The NCAR Research Data Archive's Hybrid Approach for Data Discovery and Access
The distributed search capability enabled by standards-based community tools, such as Geoportal and an OAI-PMH access point that serves multiple metadata standards, provide pathways for external users to initially discover RDA holdings. From here, in-house developed web interfaces leverage primary discovery level metadata databases that support keyword and faceted searches. Internal NCAR HPC users, or those familiar with the RDA, may go directly to the dataset collection of interest and refine their search based on rich file collection metadata. Multiple levels of metadata have proven to be invaluable for discovery within terabyte-sized archives composed of many atmospheric or oceanic levels, hundreds of parameters, and often numerous grid and time resolutions.
Once users find the data they want, their access needs may vary as well. A THREDDS data server running on targeted dataset collections enables remote file access through OPENDAP and other web based protocols primarily for external users.

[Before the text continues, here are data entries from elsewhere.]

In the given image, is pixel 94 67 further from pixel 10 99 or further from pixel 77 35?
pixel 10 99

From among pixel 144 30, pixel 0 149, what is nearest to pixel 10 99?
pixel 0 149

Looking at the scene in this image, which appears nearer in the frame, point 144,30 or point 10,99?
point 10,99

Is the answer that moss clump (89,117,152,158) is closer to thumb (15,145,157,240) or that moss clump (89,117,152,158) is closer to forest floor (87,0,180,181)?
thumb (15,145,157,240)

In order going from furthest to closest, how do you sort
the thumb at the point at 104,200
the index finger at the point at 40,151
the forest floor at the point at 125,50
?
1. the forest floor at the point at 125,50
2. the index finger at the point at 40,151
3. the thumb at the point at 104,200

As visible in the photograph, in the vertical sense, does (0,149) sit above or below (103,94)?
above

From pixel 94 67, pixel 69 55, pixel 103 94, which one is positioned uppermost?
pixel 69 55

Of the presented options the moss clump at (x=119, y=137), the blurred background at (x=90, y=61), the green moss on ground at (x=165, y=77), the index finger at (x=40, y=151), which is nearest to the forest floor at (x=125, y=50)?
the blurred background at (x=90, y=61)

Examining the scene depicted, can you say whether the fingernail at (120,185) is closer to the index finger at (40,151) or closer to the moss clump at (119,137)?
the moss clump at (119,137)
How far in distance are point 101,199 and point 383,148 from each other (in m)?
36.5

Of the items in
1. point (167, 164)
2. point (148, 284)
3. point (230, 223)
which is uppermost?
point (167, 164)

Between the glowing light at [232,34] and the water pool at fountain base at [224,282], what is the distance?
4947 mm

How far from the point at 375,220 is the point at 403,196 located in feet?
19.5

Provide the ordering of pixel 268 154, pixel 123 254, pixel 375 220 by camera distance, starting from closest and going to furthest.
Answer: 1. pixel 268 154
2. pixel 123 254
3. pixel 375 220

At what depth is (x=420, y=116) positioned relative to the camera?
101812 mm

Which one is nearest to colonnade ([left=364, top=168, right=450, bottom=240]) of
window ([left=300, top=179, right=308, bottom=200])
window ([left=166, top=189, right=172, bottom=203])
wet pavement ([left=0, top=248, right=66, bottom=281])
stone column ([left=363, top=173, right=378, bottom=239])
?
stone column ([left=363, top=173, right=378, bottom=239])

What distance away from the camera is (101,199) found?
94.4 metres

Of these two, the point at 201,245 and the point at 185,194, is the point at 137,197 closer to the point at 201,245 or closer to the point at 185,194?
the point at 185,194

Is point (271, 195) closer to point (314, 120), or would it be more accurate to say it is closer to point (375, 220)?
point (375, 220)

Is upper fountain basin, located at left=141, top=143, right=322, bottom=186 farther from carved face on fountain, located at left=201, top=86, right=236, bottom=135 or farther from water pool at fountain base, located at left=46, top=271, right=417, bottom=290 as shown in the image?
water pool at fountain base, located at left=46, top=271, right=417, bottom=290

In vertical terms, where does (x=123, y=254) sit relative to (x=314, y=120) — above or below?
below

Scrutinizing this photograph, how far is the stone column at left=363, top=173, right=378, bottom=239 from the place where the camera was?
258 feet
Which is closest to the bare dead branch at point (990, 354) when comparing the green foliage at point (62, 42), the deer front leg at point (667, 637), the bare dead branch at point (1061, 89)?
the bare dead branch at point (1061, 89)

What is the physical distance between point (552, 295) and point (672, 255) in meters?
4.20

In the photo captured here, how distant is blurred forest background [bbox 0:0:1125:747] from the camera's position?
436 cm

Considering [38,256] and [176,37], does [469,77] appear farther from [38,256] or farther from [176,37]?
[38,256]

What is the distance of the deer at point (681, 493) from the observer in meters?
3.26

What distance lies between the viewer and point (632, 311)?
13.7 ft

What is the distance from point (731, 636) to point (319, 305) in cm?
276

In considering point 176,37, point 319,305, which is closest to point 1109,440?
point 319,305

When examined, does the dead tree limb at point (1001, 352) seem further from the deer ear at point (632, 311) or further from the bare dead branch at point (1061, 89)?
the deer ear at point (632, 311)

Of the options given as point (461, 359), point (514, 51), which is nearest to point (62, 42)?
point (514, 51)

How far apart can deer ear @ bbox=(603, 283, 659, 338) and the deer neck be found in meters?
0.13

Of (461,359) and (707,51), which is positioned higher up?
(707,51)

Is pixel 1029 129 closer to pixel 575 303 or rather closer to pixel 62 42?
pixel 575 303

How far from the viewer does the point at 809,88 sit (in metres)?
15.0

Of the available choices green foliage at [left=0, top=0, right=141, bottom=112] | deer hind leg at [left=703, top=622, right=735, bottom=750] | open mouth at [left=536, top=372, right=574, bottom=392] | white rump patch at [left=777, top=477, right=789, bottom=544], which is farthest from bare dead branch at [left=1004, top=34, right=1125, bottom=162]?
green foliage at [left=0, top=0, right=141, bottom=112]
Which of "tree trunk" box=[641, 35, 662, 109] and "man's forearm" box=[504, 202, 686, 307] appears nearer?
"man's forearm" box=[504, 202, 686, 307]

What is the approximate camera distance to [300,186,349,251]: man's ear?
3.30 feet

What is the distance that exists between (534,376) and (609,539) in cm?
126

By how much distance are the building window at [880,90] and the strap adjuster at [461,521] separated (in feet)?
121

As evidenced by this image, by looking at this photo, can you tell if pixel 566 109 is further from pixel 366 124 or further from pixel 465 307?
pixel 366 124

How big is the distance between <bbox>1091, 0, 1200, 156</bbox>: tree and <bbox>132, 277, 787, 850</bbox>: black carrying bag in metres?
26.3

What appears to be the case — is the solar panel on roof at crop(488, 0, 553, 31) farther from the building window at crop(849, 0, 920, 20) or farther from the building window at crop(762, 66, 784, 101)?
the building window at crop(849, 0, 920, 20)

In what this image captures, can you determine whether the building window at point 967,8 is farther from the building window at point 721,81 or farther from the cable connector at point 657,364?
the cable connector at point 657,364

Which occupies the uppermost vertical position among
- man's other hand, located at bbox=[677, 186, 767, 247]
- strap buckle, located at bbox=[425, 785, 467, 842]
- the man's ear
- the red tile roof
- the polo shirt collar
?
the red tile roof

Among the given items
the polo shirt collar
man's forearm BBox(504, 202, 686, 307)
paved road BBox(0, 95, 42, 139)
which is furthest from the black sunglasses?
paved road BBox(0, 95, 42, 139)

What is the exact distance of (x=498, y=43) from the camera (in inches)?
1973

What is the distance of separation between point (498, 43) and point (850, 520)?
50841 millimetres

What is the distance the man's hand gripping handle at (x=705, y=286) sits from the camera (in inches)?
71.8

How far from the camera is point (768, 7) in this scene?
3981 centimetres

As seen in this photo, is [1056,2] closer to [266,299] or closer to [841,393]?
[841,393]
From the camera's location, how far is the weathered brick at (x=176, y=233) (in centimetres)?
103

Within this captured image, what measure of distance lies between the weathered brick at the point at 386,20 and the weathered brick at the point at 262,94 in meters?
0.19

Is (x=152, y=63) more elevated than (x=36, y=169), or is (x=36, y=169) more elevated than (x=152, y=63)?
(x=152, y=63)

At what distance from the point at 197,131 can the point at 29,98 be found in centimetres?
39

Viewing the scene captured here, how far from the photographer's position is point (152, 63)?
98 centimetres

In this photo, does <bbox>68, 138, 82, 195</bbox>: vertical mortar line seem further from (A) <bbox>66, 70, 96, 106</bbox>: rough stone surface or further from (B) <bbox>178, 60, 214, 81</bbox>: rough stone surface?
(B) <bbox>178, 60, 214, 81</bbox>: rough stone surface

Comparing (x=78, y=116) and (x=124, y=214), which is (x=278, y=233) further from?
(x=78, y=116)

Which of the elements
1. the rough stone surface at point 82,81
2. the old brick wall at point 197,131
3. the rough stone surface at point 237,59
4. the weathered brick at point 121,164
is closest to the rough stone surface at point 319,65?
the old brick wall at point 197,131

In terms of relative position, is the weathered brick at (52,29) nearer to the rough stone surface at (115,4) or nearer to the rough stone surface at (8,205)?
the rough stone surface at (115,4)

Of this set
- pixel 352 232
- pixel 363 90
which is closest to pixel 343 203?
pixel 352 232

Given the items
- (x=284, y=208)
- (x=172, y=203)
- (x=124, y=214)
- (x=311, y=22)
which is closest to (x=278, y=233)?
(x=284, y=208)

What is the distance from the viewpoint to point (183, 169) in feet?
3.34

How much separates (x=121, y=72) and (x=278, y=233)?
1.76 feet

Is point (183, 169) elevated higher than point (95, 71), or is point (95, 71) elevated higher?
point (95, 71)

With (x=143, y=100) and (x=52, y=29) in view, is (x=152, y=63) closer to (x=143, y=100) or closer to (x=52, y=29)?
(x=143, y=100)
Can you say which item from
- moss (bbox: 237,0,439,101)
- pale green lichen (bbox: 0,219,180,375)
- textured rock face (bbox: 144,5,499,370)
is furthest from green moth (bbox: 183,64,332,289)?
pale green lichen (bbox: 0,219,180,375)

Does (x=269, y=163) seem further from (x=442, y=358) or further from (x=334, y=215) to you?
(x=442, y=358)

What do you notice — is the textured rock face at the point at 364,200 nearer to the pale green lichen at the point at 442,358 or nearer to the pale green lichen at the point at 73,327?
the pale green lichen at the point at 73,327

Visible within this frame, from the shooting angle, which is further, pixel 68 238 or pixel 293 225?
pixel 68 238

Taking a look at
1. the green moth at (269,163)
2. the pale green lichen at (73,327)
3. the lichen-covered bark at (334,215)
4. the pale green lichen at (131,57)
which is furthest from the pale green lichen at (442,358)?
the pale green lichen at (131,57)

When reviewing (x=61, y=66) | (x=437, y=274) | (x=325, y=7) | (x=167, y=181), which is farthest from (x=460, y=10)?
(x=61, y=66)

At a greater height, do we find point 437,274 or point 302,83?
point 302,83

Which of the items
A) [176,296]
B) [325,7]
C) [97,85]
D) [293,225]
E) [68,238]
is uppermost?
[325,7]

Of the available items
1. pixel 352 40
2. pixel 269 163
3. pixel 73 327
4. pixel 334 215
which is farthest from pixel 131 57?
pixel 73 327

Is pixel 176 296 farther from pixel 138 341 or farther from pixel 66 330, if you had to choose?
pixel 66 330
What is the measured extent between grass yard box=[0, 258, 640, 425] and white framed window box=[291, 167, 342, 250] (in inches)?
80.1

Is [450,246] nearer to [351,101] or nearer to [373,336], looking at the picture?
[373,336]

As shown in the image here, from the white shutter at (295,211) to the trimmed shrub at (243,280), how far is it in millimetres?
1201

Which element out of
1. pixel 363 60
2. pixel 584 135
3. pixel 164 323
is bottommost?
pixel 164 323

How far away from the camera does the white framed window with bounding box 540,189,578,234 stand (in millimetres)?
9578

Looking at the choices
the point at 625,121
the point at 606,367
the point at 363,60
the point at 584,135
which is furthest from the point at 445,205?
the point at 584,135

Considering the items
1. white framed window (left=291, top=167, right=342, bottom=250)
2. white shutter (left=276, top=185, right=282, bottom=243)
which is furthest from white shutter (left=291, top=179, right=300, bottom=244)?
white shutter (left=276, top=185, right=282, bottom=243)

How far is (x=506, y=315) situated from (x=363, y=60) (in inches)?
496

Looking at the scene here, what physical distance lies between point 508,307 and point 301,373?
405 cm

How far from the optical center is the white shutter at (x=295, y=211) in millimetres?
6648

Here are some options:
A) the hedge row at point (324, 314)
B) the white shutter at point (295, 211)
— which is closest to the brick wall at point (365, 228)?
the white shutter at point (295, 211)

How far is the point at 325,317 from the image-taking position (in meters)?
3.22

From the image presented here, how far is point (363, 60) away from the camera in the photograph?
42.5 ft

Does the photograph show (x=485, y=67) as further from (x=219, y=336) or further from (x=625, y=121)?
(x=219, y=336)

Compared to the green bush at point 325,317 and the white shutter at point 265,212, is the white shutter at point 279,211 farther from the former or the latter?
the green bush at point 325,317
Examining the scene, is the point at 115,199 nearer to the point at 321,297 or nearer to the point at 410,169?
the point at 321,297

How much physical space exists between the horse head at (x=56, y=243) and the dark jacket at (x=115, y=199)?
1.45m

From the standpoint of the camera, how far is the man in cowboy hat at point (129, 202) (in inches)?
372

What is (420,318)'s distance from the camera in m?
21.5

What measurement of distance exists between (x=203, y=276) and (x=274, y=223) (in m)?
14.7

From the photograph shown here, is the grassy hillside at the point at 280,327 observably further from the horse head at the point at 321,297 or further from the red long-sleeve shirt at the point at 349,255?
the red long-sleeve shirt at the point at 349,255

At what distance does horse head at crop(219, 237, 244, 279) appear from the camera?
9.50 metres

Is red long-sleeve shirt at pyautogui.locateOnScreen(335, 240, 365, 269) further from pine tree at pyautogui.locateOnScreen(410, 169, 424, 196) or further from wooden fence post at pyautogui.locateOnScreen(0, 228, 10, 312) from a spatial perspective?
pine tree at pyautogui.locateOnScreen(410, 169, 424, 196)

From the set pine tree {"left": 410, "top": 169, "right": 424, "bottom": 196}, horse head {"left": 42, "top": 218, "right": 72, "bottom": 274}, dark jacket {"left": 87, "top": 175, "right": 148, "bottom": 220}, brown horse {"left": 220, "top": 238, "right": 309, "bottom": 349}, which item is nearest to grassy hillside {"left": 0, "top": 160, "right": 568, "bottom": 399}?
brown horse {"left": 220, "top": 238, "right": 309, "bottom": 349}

In-house developed tools give all users the capability to submit data subset extraction and format conversion requests through scalable, HPC based delayed mode batch processing. Users can monitor their RDA-based data processing progress and receive instructions on how to access the data when it is ready. External users are provided with RDA server generated scripts to download the resulting request output. Similarly they can download native dataset collection files or partial files using Wget or cURL based scripts supplied by the RDA server. Internal users can access the resulting request output or native dataset collection files directly from centralized file systems.